|1919 view from Algonquin|
We often think of our mountains as timeless, with features that have and always will look the same. While Hurricane Irene certainly taught me that this idea is not necessarily true, I still find that this is a pervasive mindset. As humans, our lives are so short, and geology encompasses such a long span, that it’s hard to see anything that happens outside of the context of a human lifespan as dynamic.
In the world of the summits and the Summit Steward Program, we know that the peaks do look different now than they have in the past. We speak of these summits as a living history museum, a window back 10,000 years into the past, but we know that’s not entirely accurate. Our summits are not frozen in time. Research we’ve conducted by comparing photopoints, precisely measured photographs retaken at specific time intervals, has allowed us to compare the alpine landscape we see today with the alpine zone as it appeared in the 1960s. Largely the story that these photopoints tell us is one of vegetation loss and recovery. Educated hikers have been staying off of the alpine vegetation, allowing these fragile plants to grow back since the hiking boom of the 1960s, 70s, and 80s. (If you’re interested in reading more on this, you can find the article, published in the Adirondack Journal of Environmental Studies)
Recently, though, I had the opportunity to get a look at the summits not as they appeared 10,000 years ago, or as they looked during the height of the hiking boom in the 1960s, but as they were around 1918.
Retired Forest Ranger Peter Fish brought over a collection of photos belonging to Barbara Ann Hubbard, a deceased family friend.
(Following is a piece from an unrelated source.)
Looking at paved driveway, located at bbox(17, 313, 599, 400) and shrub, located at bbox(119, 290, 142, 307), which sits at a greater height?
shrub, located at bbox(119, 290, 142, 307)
I don’t often get to see photos from this era, when boots were knee high, tents were heavy canvas, and packbaskets were the norm. As I looked through the first few pages, I was struck by how much has changed—the technology of the gear we hike with, the condition of the trails, even the trail building techniques themselves. Even the forests were almost unrecognizable—logging camps dotted the landscape, and the scars of the 1903 and 1910 fires were clearly visible. The photos had the grainy feeling of a dream almost remembered, a weird simultaneous feeling of déjà vu and unfamiliarity.
|Lumber Camp, Mt. Marcy, 1918|
And then suddenly we turned a page and I found myself looking at a view of the summit of Mt. Marcy. As a Summit Steward for 8 seasons, I’ve been up there somewhere between 350 and 375 times. I’ve spent countless hours walking the area above treeline. I know the landscape of Mt. Marcy’s summit better than I know the lines of my own face.
The view from Marcy has barely changed in the last 95 years. Like my own features, some parts are a bit more weathered, a few features have been added and removed (like the old stone shelter), but in essentials, nothing has changed. The view of the summit area reaffirmed what our photopoint series has demonstrated; much alpine vegetation was lost, but things are and continue to recover. The summit of Mt. Marcy in 1918 looks startlingly similar to the summit as we see it today. Overall, the vegetation is healthier than it was 40 years ago, or even 20 years ago. This recovery is the work of every individual hiker, choosing carefully where to put place his or her feet. Just as the forests have recovered from the logging, our alpine summits will continue to recover from the hiking, as long as there is the will and dedication on the part of hikers and educators like the Summit Stewards to make it happen.
|Mt. Marcy 1918|
|Mt. Marcy 1999|
|Mt. Marcy 2008|
These photographs, snapshots from someone’s beautiful family hike long ago, show us the fragility and resiliency of our summits. They also speak to our enduring desire to visit these special places, a desire that is as old and as timeless as the mountains themselves.